--- PASSAGE TO READ ---

Throwback Thursday on the KAMAD site will be a regular occurrence in the next year. As a motivational project, to make sure I am working on something, even in a week where I don't see a new film in a theater, I am going to post on movies from 1975. Along with 1984, this is one of my favorite years for movies and it is full of bittersweet memories as well. 1975 was my Senior Year in High School and my Freshman Year in College. The greatest film of the last 60 years came out in 1975, as well as dozens of great and not so great cinematic endeavors. Most of the films in this weekly series will have been seen in a theater in 1975, but there are several that I only caught up with later. I hope you all enjoy.
The Passenger
This film is one of my blind spots from 1975. I badly wanted to see it, but it played in limited engagements on the other side of town and I never made it over there to see it. I remember as a 17 year old kid, looking at the Calendar Section of the L.A. Times, wanting to catch up with this highly praised arthouse film, featuring Jack Nicolson. This came out the same year as "One Flew Over the Cuckoo's Nest", even though it had been filmed two years before the release.
I always thought it was some kind of thriller, but it turns out to be very different in tone than I was expecting. There is almost no violence in the film, except for two brief moments. One of those moments, disturbingly, is not a fictional killing, but was a filmed execution of a bank robber in the African country of Chad. It is shown as part of a documentary that Nicholson's character is supposed to be working on. The other moment of violence involves a single karate style kick to the head of a minor character in the film. There are two pivotal deaths in the story but both occur off screen, and they are not designed to create suspense and tension, that isn't really what the film is about.
As I was watching the first half hour of the movie, I was worried about the pace of the film and the ambiguity of the events being shown. Eventually, most of the uncertainty about characters and their actions gets explained more clearly as the film moves on. The pace also starts to pick up when there is more dialogue. Nicholson plays a journalist, working on a story about conflict and civil war in Africa. In the 1970s, that seems to have been a constant problem, and it doesn't look like the world has changed that much in the intervening years. His character is David Locke, and he is struggling to connect with the fighters in the conflict, but does not seem to be getting anywhere. The metaphor of spinning your wheels is also visualized literally when his Land Rover gets stuck in the sand. Later, in some flashbacks, we see that his homelife is similarly stuck in the mud, and we get a sense that maybe he is looking for a new life. When a fellow resident at his hotel dies, Locke takes over his identity, a man named David Robertson. This changes his life, but maybe not for the better.
Audiences will have to fill in the blanks and suspend a great deal of disbelief, to accept that Nicholson is able to follow through on some of his new identity's plans. As I was watching, it seemed strange that the man who was so feckless in Africa, was able to bluff his way through with some dangerous types early in the film. It also turns out that his wife, who thinks he is dead, is a lot more determined than he imagined she would ever be. Without credit cards, or cell phone GPS data, she is able to track down Robertson across Europe. Spain must be a small country because they practically trip over one another in the lobby of a hotel, completely by accident.

--- DATA EXCERPTS ---

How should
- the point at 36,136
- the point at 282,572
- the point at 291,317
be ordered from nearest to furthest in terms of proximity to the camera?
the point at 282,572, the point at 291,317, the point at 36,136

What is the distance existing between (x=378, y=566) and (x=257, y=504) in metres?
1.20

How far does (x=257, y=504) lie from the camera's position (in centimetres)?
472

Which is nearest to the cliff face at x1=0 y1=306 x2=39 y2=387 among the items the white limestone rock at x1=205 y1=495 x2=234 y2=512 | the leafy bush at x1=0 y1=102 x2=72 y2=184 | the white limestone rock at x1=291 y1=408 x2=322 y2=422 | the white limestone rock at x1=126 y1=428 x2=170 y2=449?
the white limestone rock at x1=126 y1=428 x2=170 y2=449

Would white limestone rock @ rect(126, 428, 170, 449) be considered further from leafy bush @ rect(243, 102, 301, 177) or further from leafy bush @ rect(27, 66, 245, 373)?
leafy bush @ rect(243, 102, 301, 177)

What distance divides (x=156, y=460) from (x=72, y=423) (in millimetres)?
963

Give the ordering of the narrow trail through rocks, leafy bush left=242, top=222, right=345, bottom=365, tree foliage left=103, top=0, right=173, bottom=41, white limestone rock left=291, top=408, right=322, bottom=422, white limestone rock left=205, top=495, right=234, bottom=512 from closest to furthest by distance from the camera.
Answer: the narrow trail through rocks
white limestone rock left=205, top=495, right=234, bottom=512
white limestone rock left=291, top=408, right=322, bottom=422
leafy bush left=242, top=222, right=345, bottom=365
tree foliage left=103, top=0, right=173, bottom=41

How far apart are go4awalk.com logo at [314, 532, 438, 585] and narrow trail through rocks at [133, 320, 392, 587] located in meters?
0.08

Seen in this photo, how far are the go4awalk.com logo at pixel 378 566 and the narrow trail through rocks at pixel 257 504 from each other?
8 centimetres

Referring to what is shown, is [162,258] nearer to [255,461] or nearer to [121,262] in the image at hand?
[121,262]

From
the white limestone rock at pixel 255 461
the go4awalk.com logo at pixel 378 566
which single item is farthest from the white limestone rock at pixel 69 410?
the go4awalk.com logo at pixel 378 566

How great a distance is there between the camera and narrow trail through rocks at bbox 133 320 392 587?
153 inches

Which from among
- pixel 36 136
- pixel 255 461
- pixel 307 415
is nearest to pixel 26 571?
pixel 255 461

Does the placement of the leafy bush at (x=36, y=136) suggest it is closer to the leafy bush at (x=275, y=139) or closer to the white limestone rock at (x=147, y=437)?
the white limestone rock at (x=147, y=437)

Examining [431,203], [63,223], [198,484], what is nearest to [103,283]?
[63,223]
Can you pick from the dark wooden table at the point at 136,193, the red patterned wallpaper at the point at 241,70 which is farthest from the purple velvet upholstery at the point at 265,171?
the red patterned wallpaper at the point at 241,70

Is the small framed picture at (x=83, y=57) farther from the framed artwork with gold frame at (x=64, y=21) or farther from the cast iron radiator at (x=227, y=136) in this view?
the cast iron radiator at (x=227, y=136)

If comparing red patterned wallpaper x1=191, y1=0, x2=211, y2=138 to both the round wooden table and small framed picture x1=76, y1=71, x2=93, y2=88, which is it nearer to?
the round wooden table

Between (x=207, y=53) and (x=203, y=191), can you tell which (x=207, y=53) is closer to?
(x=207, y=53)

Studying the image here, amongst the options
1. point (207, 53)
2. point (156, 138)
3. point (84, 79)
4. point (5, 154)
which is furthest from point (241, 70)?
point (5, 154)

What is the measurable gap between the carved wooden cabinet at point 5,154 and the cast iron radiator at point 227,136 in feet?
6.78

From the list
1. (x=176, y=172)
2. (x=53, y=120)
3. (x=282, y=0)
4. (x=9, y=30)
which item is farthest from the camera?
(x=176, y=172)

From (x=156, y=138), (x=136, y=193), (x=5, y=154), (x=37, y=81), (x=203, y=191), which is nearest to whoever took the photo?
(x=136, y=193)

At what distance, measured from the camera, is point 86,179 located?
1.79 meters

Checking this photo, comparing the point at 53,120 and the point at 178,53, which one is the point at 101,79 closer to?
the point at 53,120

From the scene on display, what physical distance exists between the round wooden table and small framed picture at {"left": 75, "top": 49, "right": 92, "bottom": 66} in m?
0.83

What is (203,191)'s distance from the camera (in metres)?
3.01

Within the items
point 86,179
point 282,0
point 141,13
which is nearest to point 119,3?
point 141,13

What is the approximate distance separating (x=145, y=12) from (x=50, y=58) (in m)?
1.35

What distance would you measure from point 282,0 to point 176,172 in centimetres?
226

---
--- DATA EXCERPTS ---

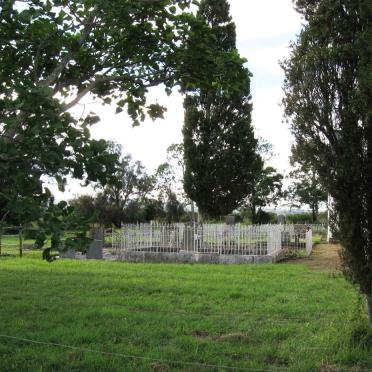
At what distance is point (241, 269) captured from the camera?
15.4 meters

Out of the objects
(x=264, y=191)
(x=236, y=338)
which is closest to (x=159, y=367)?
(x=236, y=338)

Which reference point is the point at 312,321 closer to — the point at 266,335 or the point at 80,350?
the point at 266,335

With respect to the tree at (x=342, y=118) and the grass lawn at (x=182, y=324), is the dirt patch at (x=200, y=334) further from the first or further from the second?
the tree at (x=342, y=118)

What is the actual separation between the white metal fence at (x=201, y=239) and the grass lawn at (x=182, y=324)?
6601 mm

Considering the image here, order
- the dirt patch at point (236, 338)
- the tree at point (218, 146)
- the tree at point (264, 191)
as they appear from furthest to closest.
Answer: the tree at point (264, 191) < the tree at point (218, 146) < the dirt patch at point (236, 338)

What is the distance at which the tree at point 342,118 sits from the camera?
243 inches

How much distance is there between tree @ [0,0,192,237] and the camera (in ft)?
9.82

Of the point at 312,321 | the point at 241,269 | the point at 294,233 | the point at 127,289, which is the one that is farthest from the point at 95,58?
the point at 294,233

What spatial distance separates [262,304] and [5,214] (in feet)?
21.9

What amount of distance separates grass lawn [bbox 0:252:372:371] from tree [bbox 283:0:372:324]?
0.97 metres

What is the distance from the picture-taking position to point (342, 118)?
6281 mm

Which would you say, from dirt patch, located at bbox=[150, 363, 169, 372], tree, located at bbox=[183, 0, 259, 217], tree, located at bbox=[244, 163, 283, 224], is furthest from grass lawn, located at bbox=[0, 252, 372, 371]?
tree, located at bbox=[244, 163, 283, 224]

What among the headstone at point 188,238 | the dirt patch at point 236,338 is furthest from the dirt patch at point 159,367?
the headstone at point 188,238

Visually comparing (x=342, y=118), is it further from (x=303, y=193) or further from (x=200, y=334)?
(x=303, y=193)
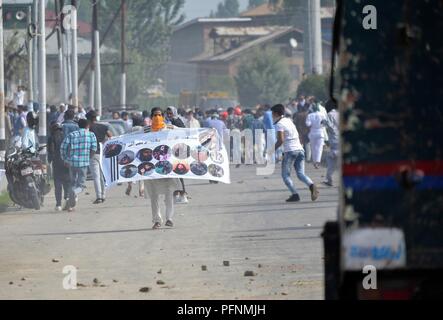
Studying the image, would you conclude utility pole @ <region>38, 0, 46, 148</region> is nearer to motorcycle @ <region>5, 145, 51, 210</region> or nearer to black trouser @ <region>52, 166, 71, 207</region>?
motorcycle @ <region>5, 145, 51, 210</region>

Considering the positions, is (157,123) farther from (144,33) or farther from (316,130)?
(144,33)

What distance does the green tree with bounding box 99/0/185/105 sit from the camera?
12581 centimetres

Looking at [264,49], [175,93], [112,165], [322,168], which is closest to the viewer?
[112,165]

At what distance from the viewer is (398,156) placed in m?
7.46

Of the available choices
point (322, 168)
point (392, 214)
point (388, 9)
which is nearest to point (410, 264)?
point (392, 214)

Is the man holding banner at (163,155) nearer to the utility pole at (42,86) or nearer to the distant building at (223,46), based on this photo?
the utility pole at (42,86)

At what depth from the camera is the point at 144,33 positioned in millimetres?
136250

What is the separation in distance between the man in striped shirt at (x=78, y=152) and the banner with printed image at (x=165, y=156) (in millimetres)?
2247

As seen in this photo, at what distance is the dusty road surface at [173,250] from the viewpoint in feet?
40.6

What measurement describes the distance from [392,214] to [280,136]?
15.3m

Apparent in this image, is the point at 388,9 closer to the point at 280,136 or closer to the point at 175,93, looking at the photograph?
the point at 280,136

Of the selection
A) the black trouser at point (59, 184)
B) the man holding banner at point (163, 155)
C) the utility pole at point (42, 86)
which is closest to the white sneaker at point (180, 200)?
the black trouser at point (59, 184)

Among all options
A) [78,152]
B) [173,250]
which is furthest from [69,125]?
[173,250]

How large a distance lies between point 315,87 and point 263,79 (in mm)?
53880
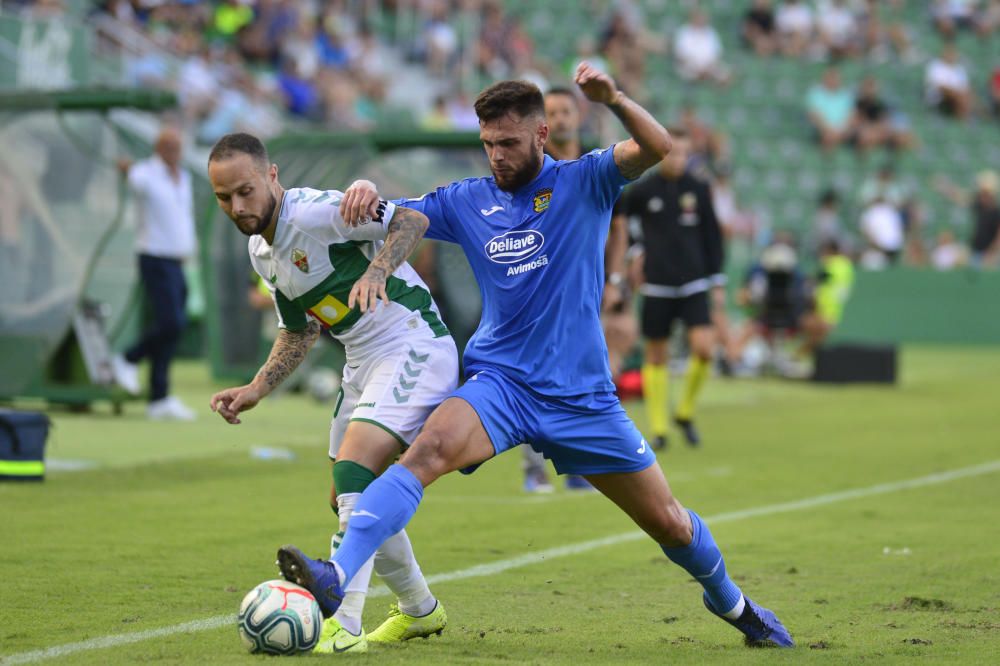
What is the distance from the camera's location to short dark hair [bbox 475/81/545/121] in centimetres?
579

---

## WHAT THIS EXERCISE ASKS
a) Please reproduce the film review word for word from "The Passenger" to "before the release.".
b) Resume the review of The Passenger, starting right after its last sentence.
The data comes from a separate source, not from the film review.

## RESPONSES IN ORDER
a)
The Passenger
This film is one of my blind spots from 1975. I badly wanted to see it, but it played in limited engagements on the other side of town and I never made it over there to see it. I remember as a 17 year old kid, looking at the Calendar Section of the L.A. Times, wanting to catch up with this highly praised arthouse film, featuring Jack Nicolson. This came out the same year as "One Flew Over the Cuckoo's Nest", even though it had been filmed two years before the release.

b)
Jack plays a disaffected man, seeking a new life, but he is still playing at someone else's life, and getting close to being burned by doing so. I suppose it is karma that brings him together with a similarly disaffected architecture student played by Maria Schneider. They don't quite fully commit to each other, but at times, their mutual presence gives each of them a few moments of pleasure in life that they are seemingly missing the rest of the time. Languid conversations in the car, hotel restaurant, or wherever they happen to be, make up the majority of the story in the second half of the film. There are a few chase scenes, but they are not shot like a thriller, so much as they just move us to the next obstacle.
All of the film is a set up for a seven minute shot at the end of the movie, where events play out in front of us and behind where we can see. Almost everyone is in a long shot, and it looks to have been done as a single continuous take. One of the things that is very noticeable in the film making, is the absence of a music score. All the events take place in a vert real world environment, that is not accentuated by movie techniques. Michelangelo Antonioni is the director, the only other film of his that I know I have seen is "Blow Up" and I think that movie does the same sort of thing.
One of the reasons that I had not caught up with the film was that for a number of years it was out of circulation. Nicholson himself acquired the home exhibition rights, and it was not until 2005, that the film became available, except for a very limited VHS release in the 80s. Antonioni was unhappy with several of the cuts he was required to make to bring the film in at a reasonable runtime. The leisurely pace of that opening section might have been a place to trim, and then maybe he could have kept scenes he thought were worthy later in the picture.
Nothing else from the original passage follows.